Faith Outside the Bubble
The riddles of God," said G. K. Chesterton, "are more satisfying than the answers of man." This sparkling one-liner from the 20th century's best theological journalist could serve as a motto for Matthew Lee Anderson's new work, The End of Our Exploring: A Book About Questioning and the Confidence of Faith (Moody Publishers). Like C. S. Lewis before him, Anderson sets out to explore a middle way between free-floating skepticism and dogmatic certainty. The first perspective sees any form of commitment as betraying integrity, holding that the wise are characterized by permanent questioning. The other refuses to think about questions, seeing them as a slippery slope leading slowly but surely to unbelief.

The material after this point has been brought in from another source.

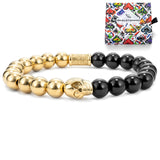 Gold and black beaded bracelet with a colorful packaging box in the background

This is no mere academic tension. Anderson's book has emerged from reflection and dialogue with colleagues and friends, particularly at the Torrey Honors Institute of Biola University (the author's alma mater). Like many—myself included—Anderson is worried about young believers who lose their way through well-intentioned guidance of the "just trust, don't think" type. He's also concerned about a Christian subculture that fails to prepare young Christians for life outside the "bubble." Within this subculture, excessive reliance on slogans and clichés can act as substitutes for thinking. As Anderson rightly notes, "It is the nature of clichés to avoid examination."

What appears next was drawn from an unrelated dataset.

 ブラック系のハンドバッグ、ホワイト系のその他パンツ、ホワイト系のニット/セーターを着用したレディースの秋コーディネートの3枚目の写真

Anderson is good on why we need to ask questions if we are to grow in our faith, and why so many pastors feel threatened by them. Sadly, some interpret the questions of those who are genuinely exploring the faith as challenges to their authority, or blasphemous attacks on the gospel. What is really a kind of spiritual growing pain is misunderstood as rebelliousness or subversion. Anderson reminds all of us who pastor such people that rather than slapping such questions down, we need to examine the context within which they arise.
Anderson cuts to the quick, avoiding scholarly detachment and academic jargon. A series of well-chosen examples allows him to probe why we are reluctant to engage questions, while at the same time illuminating how such questions can enrich faith. We need to do more to help Christians—especially those attending college—to internalize their faith, gain a proper confidence in its roots, and learn to express this in gracious responses to the questions they will inevitably encounter.
The Downside of Apologetics
In The End of Our Exploring, apologetics—or, at least, a certain kind of apologetics—comes in for critique. "The work of providing reasons for Christianity has teetered on overcompensating for the anti-intellectual strains in American Christianity and the rise of a noisy atheist opposition." I know what he means. Christian apologists (like me) who have taken the lead in engaging the "New Atheists" (like Richard Dawkins) have tended to focus on the intellectual arguments for and against belief in God. While this leads to some good outcomes, there is a downside, and Anderson is right to note this.